The best parts of it I could only just tolerate to read. For the most part it made me cringe. It was clumsy, obvious, clichéd and lacking the subtlety and emotional depth that I wanted to create. I sound like I’m berating myself and being incredibly harsh, but actually the process was just coming to accept that this is what a first draft has to be. As Graham Linehan said (in an interview for Charlie Brooker’s Screenwipe), the first draft is just toilet paper.

In addition to the (large) bits I felt were complete rubbish, there were the bits I left blank. So much of the story had been unbearable to sit with, I’d just about managed to get a sense of how long those scenes took in the story. I’d not been able to to plan to any extent beyond that, to even begin to draw what had happened. There were panels, pages, and even great chunks up to 14 pages long that had no drawings on at all.

First Draft 3

So in February 2010 I sent Jonathan Cape 500 pages of work that made me cringe, and prepared myself for hearing feedback on work in such a raw state that I would never normally show it to anyone.

FIRST DRAFT

This post is the last in a series about a writing retreat I took in 2010. Please click here if you’d like to read from the beginning.First Draft

At the end of three very challenging weeks, after a lot of sketching and stressing and screwing up paper, I did indeed manage a first draft.

Jonathan Cape were not going to know what had hit them.

HOW TO DRAW AN EATING DISORDER

I finally, formally decided to start working on my (then untitled) book in 2009 as a college project. I wanted to find a way to commit myself to getting past the false starts, and aimed to produce something representative of my big idea that I could show to potential publishers.

Every time I’d started the project, I started differently. I used a different medium, represented the illness in a different way. I’d made ‘finished’ artwork in coloured pencil, gouache, ink, acrylic, pencil – each time certain that this was what the book would look like. When I started working on the project for real, I needed to commit to a consistent approach. Wisely, my tutors at college counselled me to let my choice of medium be guided by the content of the story.

I returned to the idea that the eating disorder was a monster, as I’d painted to try to explain it to my family when I was unwell. The original painting – now lost – showed a big green scaly dragon-thing exploding out of my head. I knew I wanted something a little bit more subtle…

LTMS sketches 1

Very quickly, the ‘monster’ became some kind of shadow, much more abstract in form, capturing more of what living with an eating disorder had felt like.

LTMS sketches 2

I also tried interpreting the feeling in colour using paint and mixed-media collage and, though I wasn’t satisfied with the outcome it really helped process my ideas. By trying this out, I knew I wanted something that was more visually simple and muted in colour. I went back to sketching, and the next thing that appeared on my paper was this:

LTMS sketch 3

After I’d drawn this image, I couldn’t stop looking at it. I knew it was right.

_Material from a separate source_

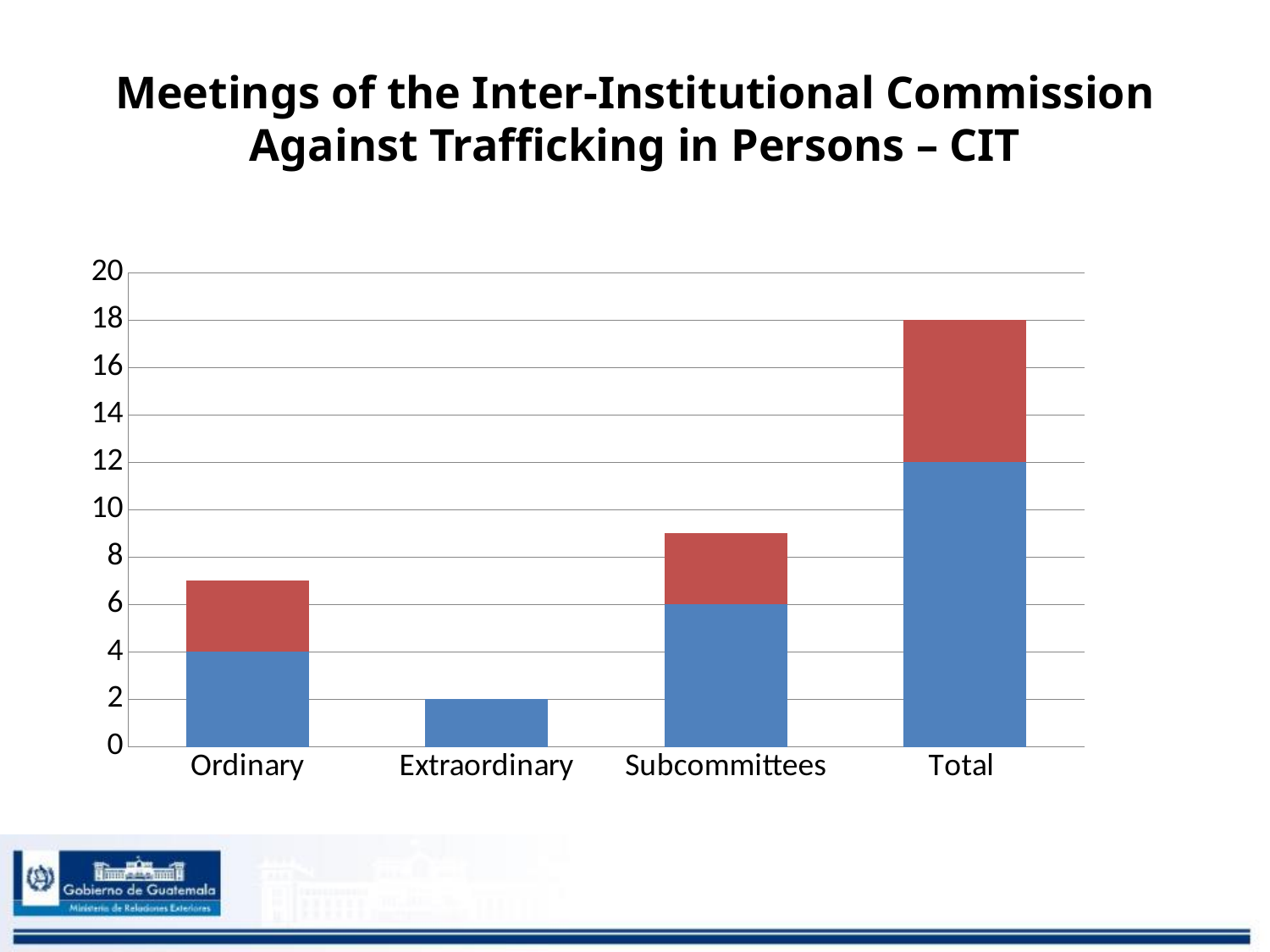
How many categories are shown on the x axis of the chart? 4 What is the value of the blue segment for Ordinary? 4 What kind of chart is shown on the slide? bar chart What is the difference between the blue segment for Total and the blue segment for Ordinary? 8 Which category has the shortest bar? Extraordinary What is the value of the blue segment for Extraordinary? 2 Is the total height of the Subcommittees bar greater or less than 10? less Which category has the tallest stacked bar? Total What is the total height of the stacked bar for Total? 18 What is the value of the blue segment for Total? 12 Is the total height of the Ordinary bar greater or less than 6? greater What is the value of the blue segment for Subcommittees? 6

I scanned the image and manipulated it in photoshop, trying various approaches to colour and texture. In the end I grabbed a random scrap of grey collage paper lying about on my desk and dropped that in as a background. I really liked the effect, especially when I added a little semi-opaque white to define the figure. The only problem was the pesky piece of grey paper had a big crease down the middle …

…and so happened a very happy accident:

LTMS first image

The crease became a horizon line, and later on my panel borders, and this image became the first in the book.